**TEXTO DE LECTURA:**

El 6 de agosto de 1824 se desarrolló el penúltimo enfrentamiento armado en pos de la independencia hispanoamericana. A pesar de que Perú había proclamado su independencia el 28 de julio de 1821, los españoles no tenían la menor intención de abandonar el otrora esplendoroso virreinato.
A esa altura de los acontecimientos, ya se había realizado la entrevista de Guayaquil, en la cual San Martín renunció a su gloria personal (abandonado por Buenos Aires y la nefasta política de Bernardino Rivadavia) a manos del ambicioso Simón Bolívar, a quien le puso a disposición tropas del glorioso regimiento de Granaderos a Caballo.
Bolívar logró reunir un ejército de ocho mil hombres y los realistas, uno de 18 mil. Pero la sublevación de Pedro Olañeta en el Alto Perú obligó al virrey del Perú a distraer gran parte de sus fuerzas. En dicha circunstancia, Bolívar decide marchar hacia el sur del Perú a combatir al general realista José de Canterac.
Ambos ejércitos chocan ese día en la pampa de Junín, a más de cuatro mil metros de altura. Canterac en persona manda la caballería de los Húsares de Fernando VII y Dragones de la Unión y del Perú.
El primero en lanzarse al ataque es el bravo general Mariano Necochea, con seis escuadrones de Granaderos montados y Húsares de Colombia y del Perú, y al grito de “¡Adentro, Granaderos!” acomete contra el grueso de las fuerzas realistas. Pero es un esfuerzo inútil: es el primero en caer, con las manos mutiladas y más de 14 heridas, algunas muy graves. Será capturado, al igual que el mayor José Valentín de Olavarría.

**MATERIAL PROPORCIONADO:**
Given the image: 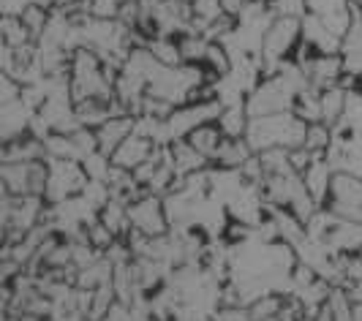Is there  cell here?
I'll use <instances>...</instances> for the list:
<instances>
[{
  "label": "cell",
  "instance_id": "1",
  "mask_svg": "<svg viewBox=\"0 0 362 321\" xmlns=\"http://www.w3.org/2000/svg\"><path fill=\"white\" fill-rule=\"evenodd\" d=\"M305 134L308 123L300 120L294 112H281V115H267V117H251L245 142L251 144L256 156L267 150H297L305 147Z\"/></svg>",
  "mask_w": 362,
  "mask_h": 321
},
{
  "label": "cell",
  "instance_id": "2",
  "mask_svg": "<svg viewBox=\"0 0 362 321\" xmlns=\"http://www.w3.org/2000/svg\"><path fill=\"white\" fill-rule=\"evenodd\" d=\"M300 41H303V17H297V14H281V17H275V22H272L270 28H267V33H264L262 52H259L262 74L270 76L286 60H291V54H294Z\"/></svg>",
  "mask_w": 362,
  "mask_h": 321
},
{
  "label": "cell",
  "instance_id": "3",
  "mask_svg": "<svg viewBox=\"0 0 362 321\" xmlns=\"http://www.w3.org/2000/svg\"><path fill=\"white\" fill-rule=\"evenodd\" d=\"M49 166V177H47V191L44 199L47 204H63L74 197H82L88 188V172L82 166V160H63V158H47Z\"/></svg>",
  "mask_w": 362,
  "mask_h": 321
},
{
  "label": "cell",
  "instance_id": "4",
  "mask_svg": "<svg viewBox=\"0 0 362 321\" xmlns=\"http://www.w3.org/2000/svg\"><path fill=\"white\" fill-rule=\"evenodd\" d=\"M128 218H131V232H139L145 237H163L169 234V218L163 207V197L145 194L136 202L128 204Z\"/></svg>",
  "mask_w": 362,
  "mask_h": 321
},
{
  "label": "cell",
  "instance_id": "5",
  "mask_svg": "<svg viewBox=\"0 0 362 321\" xmlns=\"http://www.w3.org/2000/svg\"><path fill=\"white\" fill-rule=\"evenodd\" d=\"M325 245L335 256H357L362 250V223L360 221H346L338 218L332 229L327 232Z\"/></svg>",
  "mask_w": 362,
  "mask_h": 321
},
{
  "label": "cell",
  "instance_id": "6",
  "mask_svg": "<svg viewBox=\"0 0 362 321\" xmlns=\"http://www.w3.org/2000/svg\"><path fill=\"white\" fill-rule=\"evenodd\" d=\"M158 147H161V144H156L153 139H147V136L131 134L126 142L112 153V163L120 166V169H128V172H136L145 160L153 158V153H156Z\"/></svg>",
  "mask_w": 362,
  "mask_h": 321
},
{
  "label": "cell",
  "instance_id": "7",
  "mask_svg": "<svg viewBox=\"0 0 362 321\" xmlns=\"http://www.w3.org/2000/svg\"><path fill=\"white\" fill-rule=\"evenodd\" d=\"M332 177H335V166L329 163L327 156H313V160L308 163V169L303 172V182L308 188V194L313 197V202L319 207L327 204L329 188H332Z\"/></svg>",
  "mask_w": 362,
  "mask_h": 321
},
{
  "label": "cell",
  "instance_id": "8",
  "mask_svg": "<svg viewBox=\"0 0 362 321\" xmlns=\"http://www.w3.org/2000/svg\"><path fill=\"white\" fill-rule=\"evenodd\" d=\"M134 123H136L134 115H115V117H109L104 125H98V128H95L98 150L112 158V153H115V150L134 134Z\"/></svg>",
  "mask_w": 362,
  "mask_h": 321
},
{
  "label": "cell",
  "instance_id": "9",
  "mask_svg": "<svg viewBox=\"0 0 362 321\" xmlns=\"http://www.w3.org/2000/svg\"><path fill=\"white\" fill-rule=\"evenodd\" d=\"M354 8V19H351V28L344 38V49H341V57H344V66L349 76H362V6L360 3H351Z\"/></svg>",
  "mask_w": 362,
  "mask_h": 321
},
{
  "label": "cell",
  "instance_id": "10",
  "mask_svg": "<svg viewBox=\"0 0 362 321\" xmlns=\"http://www.w3.org/2000/svg\"><path fill=\"white\" fill-rule=\"evenodd\" d=\"M254 156L256 153L251 150V144L245 142V139H223L213 163H216L218 169H243Z\"/></svg>",
  "mask_w": 362,
  "mask_h": 321
},
{
  "label": "cell",
  "instance_id": "11",
  "mask_svg": "<svg viewBox=\"0 0 362 321\" xmlns=\"http://www.w3.org/2000/svg\"><path fill=\"white\" fill-rule=\"evenodd\" d=\"M346 109H349V90L344 85L322 90V123L335 128L346 120Z\"/></svg>",
  "mask_w": 362,
  "mask_h": 321
},
{
  "label": "cell",
  "instance_id": "12",
  "mask_svg": "<svg viewBox=\"0 0 362 321\" xmlns=\"http://www.w3.org/2000/svg\"><path fill=\"white\" fill-rule=\"evenodd\" d=\"M248 123H251V117H248L245 104L223 107L221 109V115H218V120H216V125L221 128V134H223L226 139H245Z\"/></svg>",
  "mask_w": 362,
  "mask_h": 321
},
{
  "label": "cell",
  "instance_id": "13",
  "mask_svg": "<svg viewBox=\"0 0 362 321\" xmlns=\"http://www.w3.org/2000/svg\"><path fill=\"white\" fill-rule=\"evenodd\" d=\"M223 139H226V136L221 134V128H218L216 123H204V125H199V128H197V131H194V134H191L185 142L191 144L194 150H199L202 156L213 163L218 147L223 144Z\"/></svg>",
  "mask_w": 362,
  "mask_h": 321
},
{
  "label": "cell",
  "instance_id": "14",
  "mask_svg": "<svg viewBox=\"0 0 362 321\" xmlns=\"http://www.w3.org/2000/svg\"><path fill=\"white\" fill-rule=\"evenodd\" d=\"M30 44H36V38L30 36V30L25 28L22 17H17V14H3V47H8V49H25Z\"/></svg>",
  "mask_w": 362,
  "mask_h": 321
},
{
  "label": "cell",
  "instance_id": "15",
  "mask_svg": "<svg viewBox=\"0 0 362 321\" xmlns=\"http://www.w3.org/2000/svg\"><path fill=\"white\" fill-rule=\"evenodd\" d=\"M305 147L313 156H327L332 147V128L327 123H310L305 134Z\"/></svg>",
  "mask_w": 362,
  "mask_h": 321
},
{
  "label": "cell",
  "instance_id": "16",
  "mask_svg": "<svg viewBox=\"0 0 362 321\" xmlns=\"http://www.w3.org/2000/svg\"><path fill=\"white\" fill-rule=\"evenodd\" d=\"M310 321H335L332 319V313H329V308H322V310H316V316H310Z\"/></svg>",
  "mask_w": 362,
  "mask_h": 321
},
{
  "label": "cell",
  "instance_id": "17",
  "mask_svg": "<svg viewBox=\"0 0 362 321\" xmlns=\"http://www.w3.org/2000/svg\"><path fill=\"white\" fill-rule=\"evenodd\" d=\"M354 321H362V303H354Z\"/></svg>",
  "mask_w": 362,
  "mask_h": 321
},
{
  "label": "cell",
  "instance_id": "18",
  "mask_svg": "<svg viewBox=\"0 0 362 321\" xmlns=\"http://www.w3.org/2000/svg\"><path fill=\"white\" fill-rule=\"evenodd\" d=\"M360 90H362V76H360Z\"/></svg>",
  "mask_w": 362,
  "mask_h": 321
},
{
  "label": "cell",
  "instance_id": "19",
  "mask_svg": "<svg viewBox=\"0 0 362 321\" xmlns=\"http://www.w3.org/2000/svg\"><path fill=\"white\" fill-rule=\"evenodd\" d=\"M360 259H362V250H360Z\"/></svg>",
  "mask_w": 362,
  "mask_h": 321
},
{
  "label": "cell",
  "instance_id": "20",
  "mask_svg": "<svg viewBox=\"0 0 362 321\" xmlns=\"http://www.w3.org/2000/svg\"><path fill=\"white\" fill-rule=\"evenodd\" d=\"M360 6H362V3H360Z\"/></svg>",
  "mask_w": 362,
  "mask_h": 321
}]
</instances>
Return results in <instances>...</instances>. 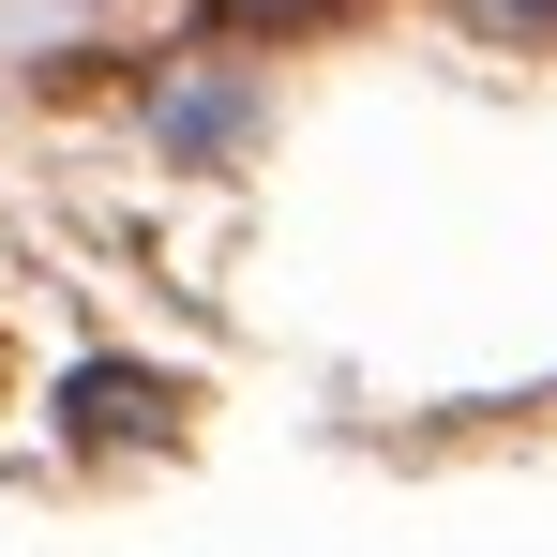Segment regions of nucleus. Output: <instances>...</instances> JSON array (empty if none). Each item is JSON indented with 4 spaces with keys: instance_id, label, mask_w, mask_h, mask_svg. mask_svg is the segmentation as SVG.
<instances>
[{
    "instance_id": "obj_4",
    "label": "nucleus",
    "mask_w": 557,
    "mask_h": 557,
    "mask_svg": "<svg viewBox=\"0 0 557 557\" xmlns=\"http://www.w3.org/2000/svg\"><path fill=\"white\" fill-rule=\"evenodd\" d=\"M467 30H497V46H543V30H557V0H467Z\"/></svg>"
},
{
    "instance_id": "obj_2",
    "label": "nucleus",
    "mask_w": 557,
    "mask_h": 557,
    "mask_svg": "<svg viewBox=\"0 0 557 557\" xmlns=\"http://www.w3.org/2000/svg\"><path fill=\"white\" fill-rule=\"evenodd\" d=\"M332 15H362V0H211L226 46H301V30H332Z\"/></svg>"
},
{
    "instance_id": "obj_3",
    "label": "nucleus",
    "mask_w": 557,
    "mask_h": 557,
    "mask_svg": "<svg viewBox=\"0 0 557 557\" xmlns=\"http://www.w3.org/2000/svg\"><path fill=\"white\" fill-rule=\"evenodd\" d=\"M242 136V91H166V151H226Z\"/></svg>"
},
{
    "instance_id": "obj_1",
    "label": "nucleus",
    "mask_w": 557,
    "mask_h": 557,
    "mask_svg": "<svg viewBox=\"0 0 557 557\" xmlns=\"http://www.w3.org/2000/svg\"><path fill=\"white\" fill-rule=\"evenodd\" d=\"M182 376L166 362H76L61 376V437H76V453H151V437H182Z\"/></svg>"
}]
</instances>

**TAREAS A REALIZAR:**
a) Según el texto sobre la batalla de Junín, ¿a qué altura chocan ambos ejércitos en la pampa de Junín?
b) Prolonga el texto sobre la batalla de Junín a partir de su última oración.

**RESPUESTAS FINALES:**
a) A más de cuatro mil metros de altura.

b)
Eran las 4 de la tarde. La fuerza del número y la mejor disposición estratégica favorecieron a los realistas, que arrasaron a los dos primeros escuadrones patriotas, en feroz lucha, e hicieron volver grupas a los demás, que abandonaron en desorden el campo de batalla.
El general Miller no pudo actuar, porque su caballería se había dispersado sin combatir. Entre los primeros que se retiraron se contó a Bolívar, quien “cruzó como un relámpago la distancia que los separaba de la infantería”. Los realistas trataron de aprovechar al máximo su ventaja y persiguieron a los que fugaban de manera tan desordenada como ellos y sin tomar la precaución de mantener la retaguardia cubierta por ninguna unidad de reserva.
En ese instante trascendental de la lucha, surgirá el verdadero héroe de esa jornada memorable: el teniente coronel Manuel Isidoro Suárez, argentino, quien comandaba el primer escuadrón de Húsares del Perú, que había quedado de reserva, y mandó atacar a la retaguardia y el flanco izquierdo de las fuerzas perseguidoras. El factor sorpresa fue decisivo, ya que provocó el desconcierto de los realistas y los patriotas se reanimaron y pasaron de fugitivos a perseguidores y, en enérgica contraofensiva, sablearon y lancearon sin cuartel al enemigo.
Mágica victoria. De manera inesperada, la derrota se había transformado casi en mágica victoria por imperio del heroísmo de Suárez, quien además rescató y salvó la vida del sangrante Necochea y de Olavarría.
Las heridas de Necochea fueron... ¡14!: cuatro sablazos en la cabeza; dos que le quebraron el brazo izquierdo, que debieron amputarle; una en la mano derecha que le inutilizó los tres últimos dedos; dos lanzazos en el costado izquierdo, uno de los cuales le perforó el pulmón, a raíz de lo que sufrió una concusión y falleció 25 años después; una estocada en el vientre y cuatro heridas más en los brazos.
Los cronistas de la época contabilizan las bajas de esa singular batalla de armas blancas de la siguiente manera: 248 muertos y heridos y 80 prisioneros para el bando realista y 143 muertos y heridos en las filas patrióticas. Bolívar los rebautizó como Húsares de Junín y hoy funge como Regimiento Escolta del Presidente de la República del Perú.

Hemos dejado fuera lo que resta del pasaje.